Recognize the Positive

Dr. Larry Cohen Therapist and Life Coach, Marlton, NJ (856) 352-5428 Contact Dr Cohen

It seems so easy to focus on the negatives in your relationship - and so hard to inventory the positives. What kind of relationship do you want? Being stuck in the negative, being critical of each other? Or being positive, providing unconditional positive regard and support to each other?

When we take a look at it, the answer seems obvious - if you want to move forward and connect with your partner in a healthy way you need to recognize and be grateful for the positive. After all, you aren’t committed to your partner because you hate them.

What are we looking for when we focus on the positive? Do you trust your partner? Will they be there for you when you most need them? Do they have your best interest in mind? Do they love you? These may be easy or difficult questions to answer. If the answer is no, it sounds like time to work on the relationship if you plan to stay.

Another question: does your partner support you and help you live a happy, successful life? Your relationship should be one of mutual support, helping each other grow - and not trying to change each other to meet your own needs. That’s a big one.

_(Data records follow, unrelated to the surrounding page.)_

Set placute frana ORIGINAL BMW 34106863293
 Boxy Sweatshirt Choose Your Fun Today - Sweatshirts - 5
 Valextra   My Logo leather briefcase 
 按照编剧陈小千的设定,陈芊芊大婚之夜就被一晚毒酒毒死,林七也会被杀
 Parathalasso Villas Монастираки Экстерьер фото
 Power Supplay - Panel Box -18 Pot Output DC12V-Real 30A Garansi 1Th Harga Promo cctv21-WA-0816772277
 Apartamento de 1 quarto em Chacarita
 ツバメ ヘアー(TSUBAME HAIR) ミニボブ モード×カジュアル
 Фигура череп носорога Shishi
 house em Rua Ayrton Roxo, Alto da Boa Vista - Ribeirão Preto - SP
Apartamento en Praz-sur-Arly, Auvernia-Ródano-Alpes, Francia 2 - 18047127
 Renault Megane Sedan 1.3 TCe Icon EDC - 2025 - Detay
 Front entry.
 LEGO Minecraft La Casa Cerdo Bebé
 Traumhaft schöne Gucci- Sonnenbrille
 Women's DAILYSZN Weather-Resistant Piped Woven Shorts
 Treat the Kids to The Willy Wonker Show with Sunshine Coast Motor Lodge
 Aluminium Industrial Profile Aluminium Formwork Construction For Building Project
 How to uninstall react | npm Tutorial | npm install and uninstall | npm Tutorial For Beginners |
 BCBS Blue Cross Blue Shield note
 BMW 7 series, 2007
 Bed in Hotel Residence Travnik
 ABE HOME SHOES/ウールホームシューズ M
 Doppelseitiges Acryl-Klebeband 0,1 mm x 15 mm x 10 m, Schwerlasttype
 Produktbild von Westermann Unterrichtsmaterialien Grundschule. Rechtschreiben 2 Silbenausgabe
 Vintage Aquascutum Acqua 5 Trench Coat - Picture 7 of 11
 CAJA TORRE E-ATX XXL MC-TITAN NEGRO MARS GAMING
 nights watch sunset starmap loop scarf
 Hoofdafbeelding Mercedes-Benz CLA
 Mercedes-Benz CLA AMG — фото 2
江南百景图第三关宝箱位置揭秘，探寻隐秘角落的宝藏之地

“Why doesn’t he or she do this?” We are all searching for the partner of our dreams. Wake up and realize that your partner is who they are, and not someone you dream about. Accept your parter as they are. If you don’t, you may live a painful life in resentment and anger.

The first issue I discuss with couples when they come in for therapy is whether they are best friends - or friends at all? The most important part of having a successful relationship is friendship (communication is second, not first!).

Friends are people we choose to be in our lives - those people in our inner circle - those who love you, accept you, and support you fully. Your partner needs to be in your inner circle. If they aren’t, it’s time to work on changing your relationship.

providing each other with what is called “unconditional positive regard” is also essential. That is, Accept your partner as they are. if you don’t love and accept your partner for who they are, you will live in disappointment and pain. To learn more, visit Marriage Therapy and Relationship Therapy, and Love and Commitment.

Acceptance often leads to peace of mind and resolves resentments and angry feelings you may harbor. How do you want your life to be? Happy or angry? It may be time to make a choice.